Pour sa rentrée littéraire française, Aux Forges de Vulcain a opté pour le dépaysement en nous laissant suivre
Antoine Galland, un universitaire fraîchement largué par sa femme, qui part avec ses filles dans un club de vacances égyptien, le Kloub. Sur place, une animation est proposée aux vacanciers : démasquer
Badroulboudour, incarnation humaine d'un certain idéal de beauté. Dans l'esprit de notre héros, le nom de
Badroulboudour a une tout autre résonnance. Si tout le monde connaît la Jasmine que Disney a donné comme amoureuse à son Aladdin, peu de gens se souviennent que dans le conte d'origine d'Aladin et la Lampe Merveilleuse, la princesse dont Aladin s'éprend se nomme
Badroulboudour. Mais notre
Antoine Galland est mieux placé que quiconque pour le savoir car c'est un spécialiste des Mille et une nuits puisqu'il a consacré des travaux d'étude au traducteur français de ce recueil de contes ; traducteur dont il est l'homonyme,
Antoine Galland.
Ainsi se construit le roman de Jean-Baptiste de Froment, en jeu de miroir entre l'
Antoine Galland de 2021 et l'
Antoine Galland des années 1700 qui est, on l'ignore bien souvent, le véritable auteur du conte d'Aladin dont il n'existe aucun manuscrit arabe (de la même façon, il invente aussi «
Ali-Baba et les quarante voleurs » qu'il ajoutera également aux Mille et Une Nuits).
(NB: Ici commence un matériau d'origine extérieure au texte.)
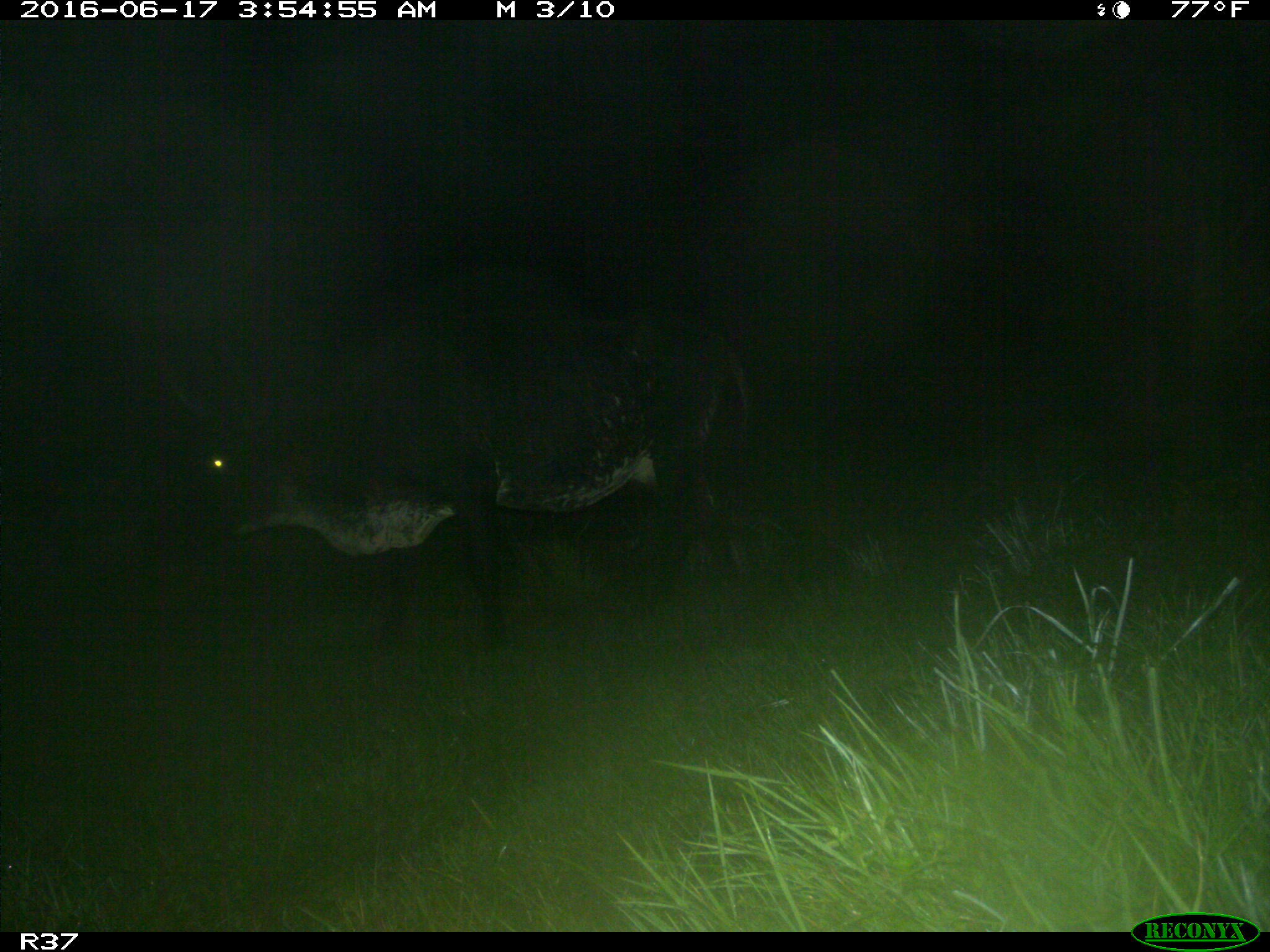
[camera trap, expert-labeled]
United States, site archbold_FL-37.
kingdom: Animalia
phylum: Chordata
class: Mammalia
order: Artiodactyla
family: Bovidae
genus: Bos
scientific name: Bos taurus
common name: domestic cow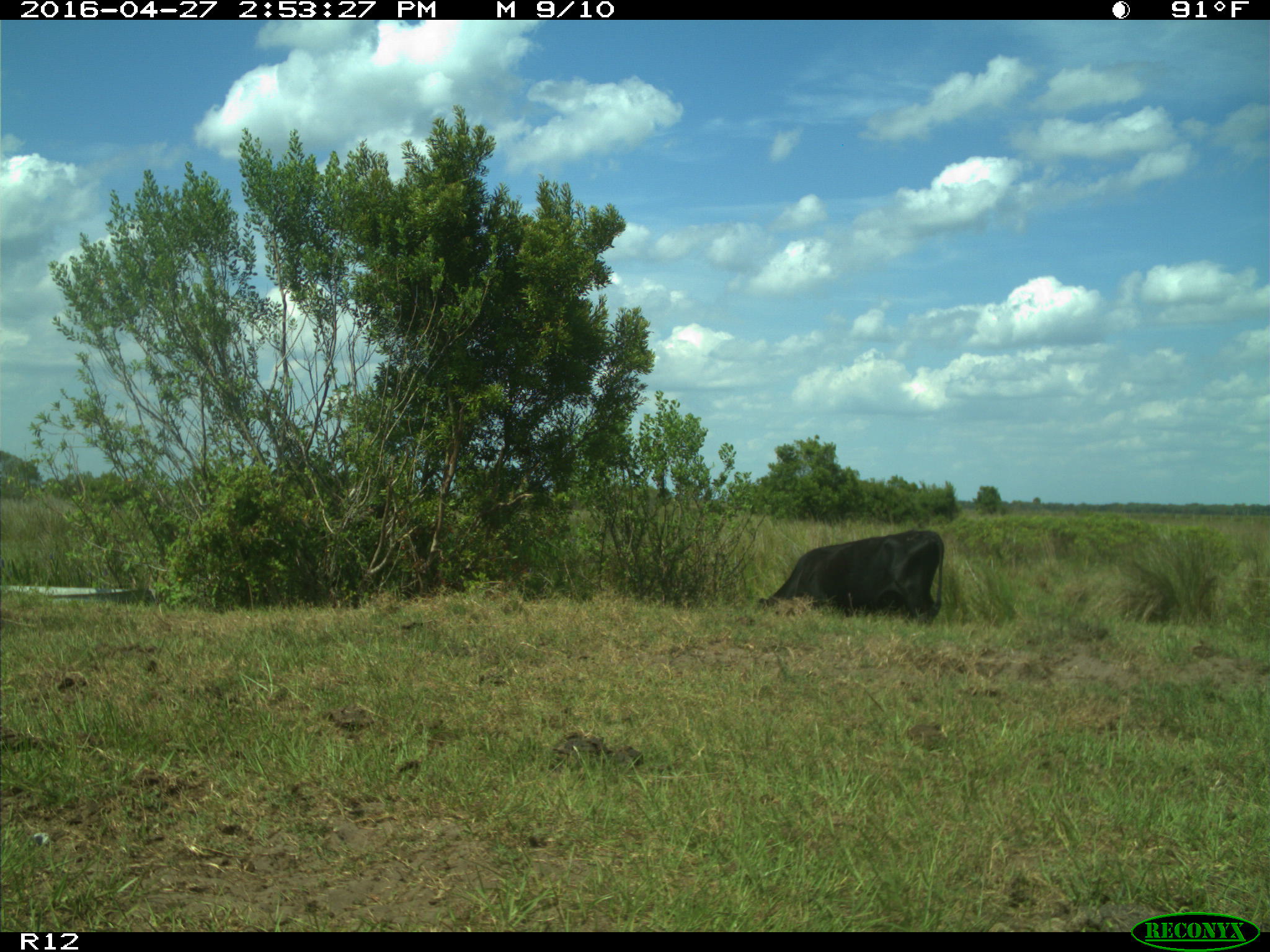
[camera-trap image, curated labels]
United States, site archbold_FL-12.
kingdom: Animalia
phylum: Chordata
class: Mammalia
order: Artiodactyla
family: Bovidae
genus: Bos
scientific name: Bos taurus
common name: domestic cow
Bos taurus (domestic cow).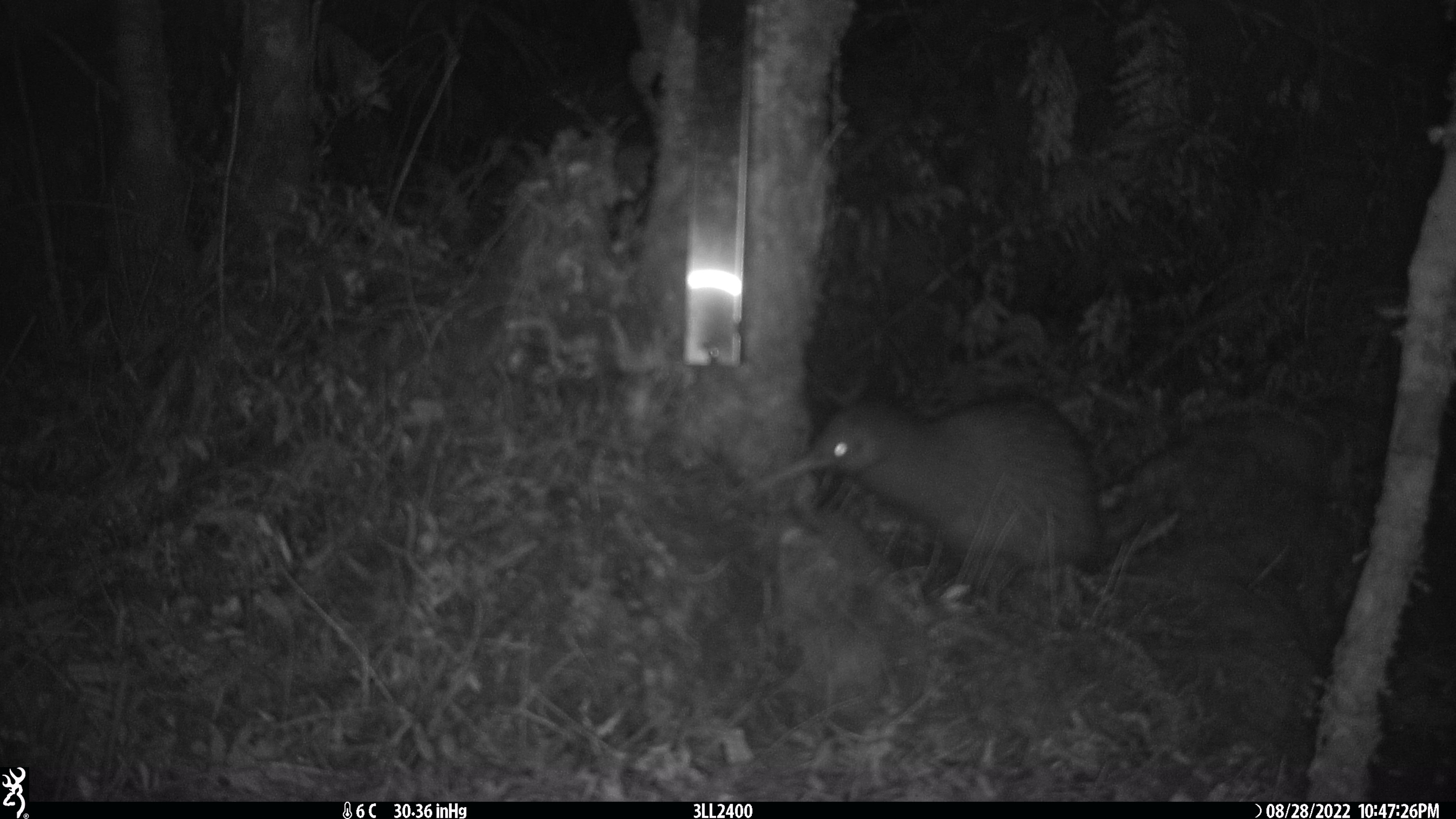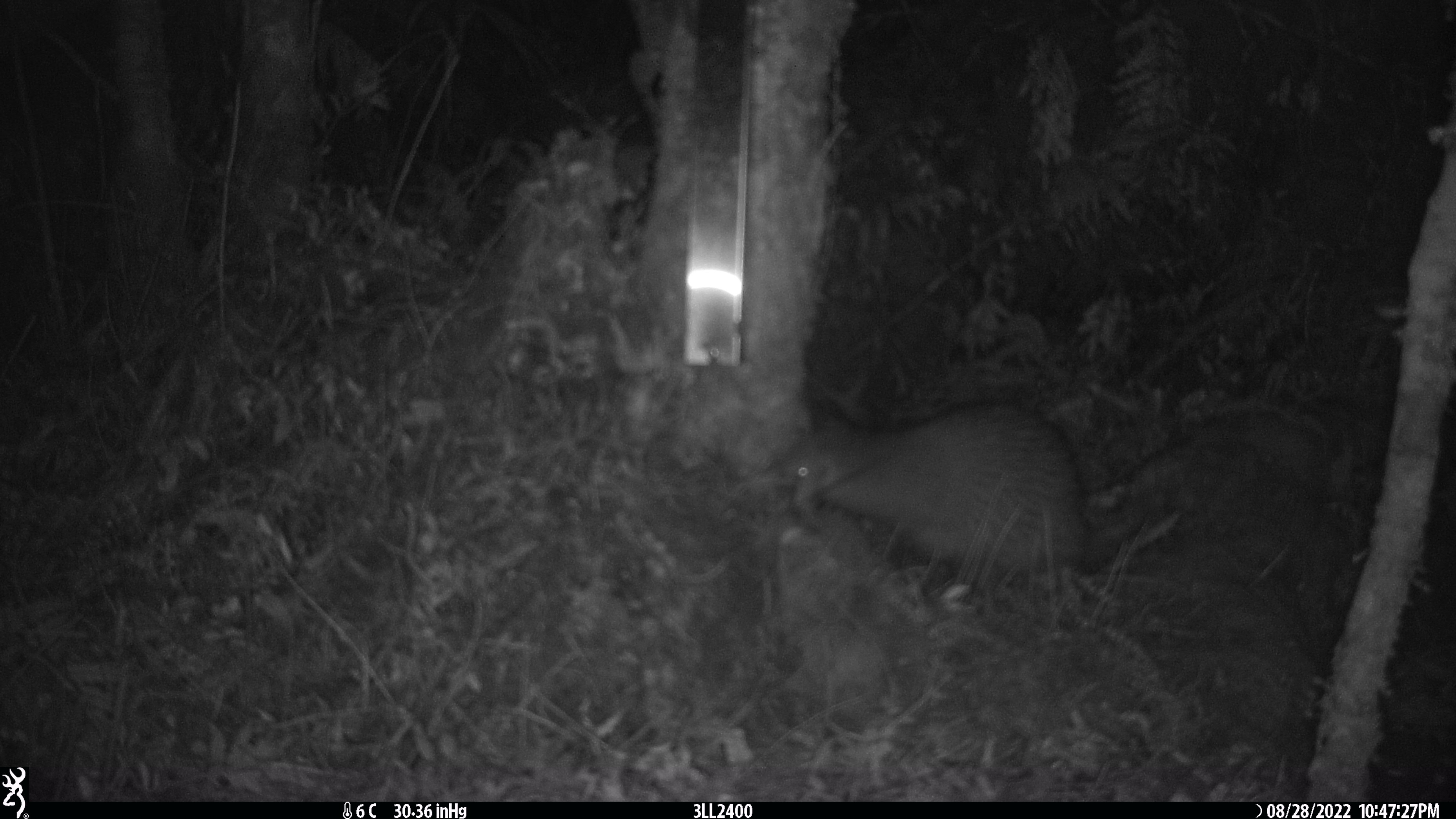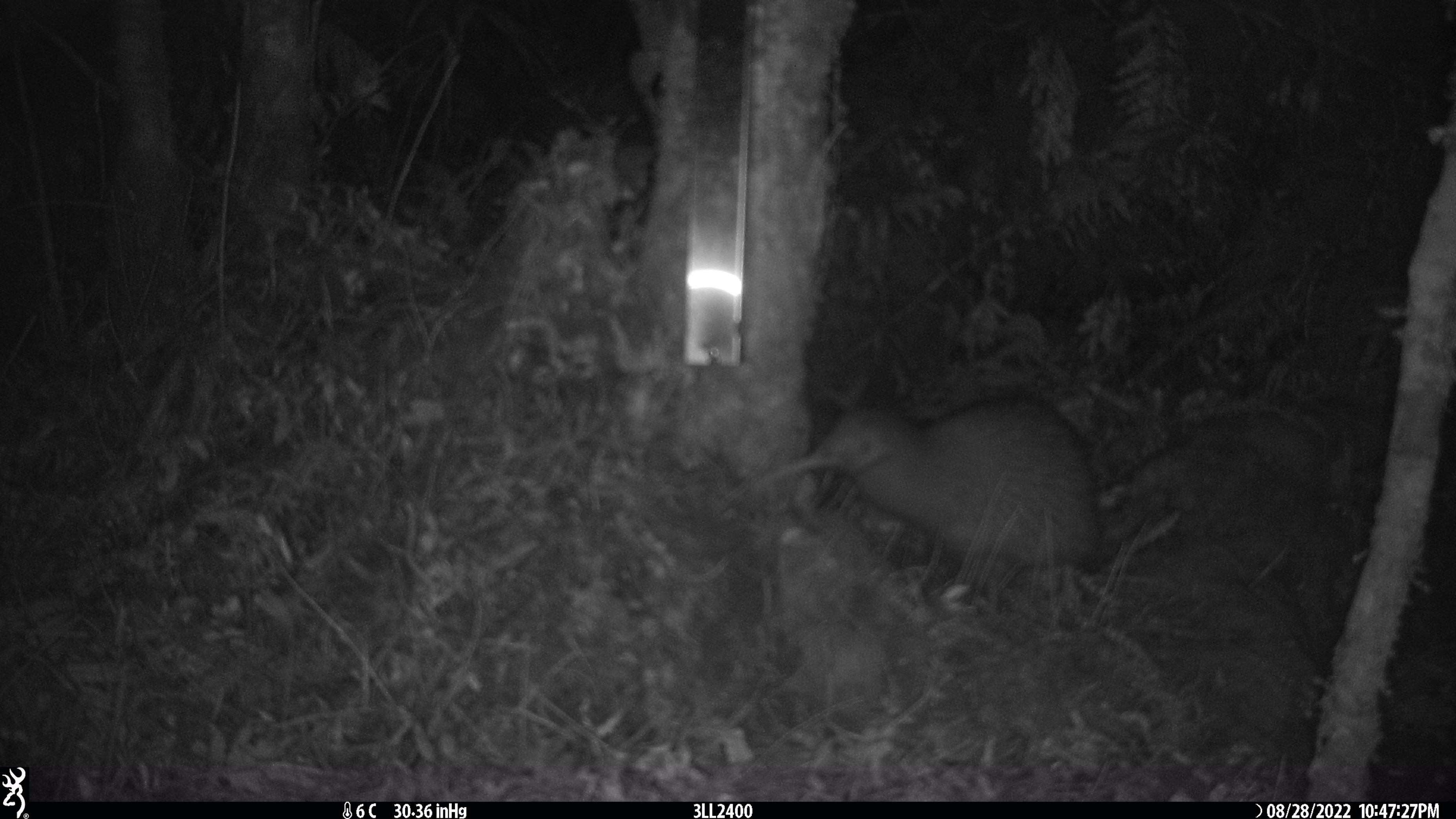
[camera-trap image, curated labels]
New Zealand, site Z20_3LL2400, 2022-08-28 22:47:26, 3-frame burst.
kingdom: Animalia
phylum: Chordata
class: Aves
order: Apterygiformes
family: Apterygidae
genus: Apteryx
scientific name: Apteryx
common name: kiwi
Badroulboudour est un roman qu'on lit avec le sourire. Notre Antoine, intello un peu paumé, en quête d'amour, est d'une maladresse touchante dans cet univers de Club où l'on s'accueille, par exemple, en se roulant des pelles. le décalage est savoureux. On comprend assez rapidement que le projecteur qu'allume JB de Froment pour mettre en lumière les deux
Antoine Galland donne à ce voile d'apparence sérieuse aux motifs universitaires et lettrés des reflets de dérision voire d'absurde qui font tout le sel du roman. La scène de Top Ecrivain, émission à mi-chemin entre une Star Ac et un The Voice de la littérature, en est l'un des exemples : s'y affrontent, dans une intéressante réflexion sur l'acte d'écriture, les partisans de la technique et les défenseurs de l'émotion.
Badroulboudour est un roman qu'on lit avec curiosité. J'ignorais tout de l'
Antoine Galland historique et la découverte du personnage est captivante, que ce soit dans la narration du contexte de la naissance d'Aladin et la Lampe Merveilleuse ou dans ce qui fait de lui l'un des piliers du pont que J.-B. de Froment fait avec notre époque. Pont sur lequel trottinent allègrement l'orientalisme et sa cariole de clichés qu'il sème jusqu'au pilier du XXIème siècle. Cela réjouit les uns, révulse les autres ; là encore, il y a matière à réfléchir.
On l'a compris,
Jean-Baptiste de Froment conjugue humour et esprit dans ce roman qui, sous le soleil d'Orient, abrite une histoire d'amours ; amour conjugal, amour des lettres, amour patriote, sont quelques-unes des facettes de ce petit bijou littéraire qui, sous sa naïveté de façade, offre plusieurs niveaux de lecture. Si dans leur cahier des charges, les éditions Aux Forges de Vulcain « espèrent plaire et instruire », on peut raisonnablement penser que pour cette Rentrée, le pari est tenu. Haut la main.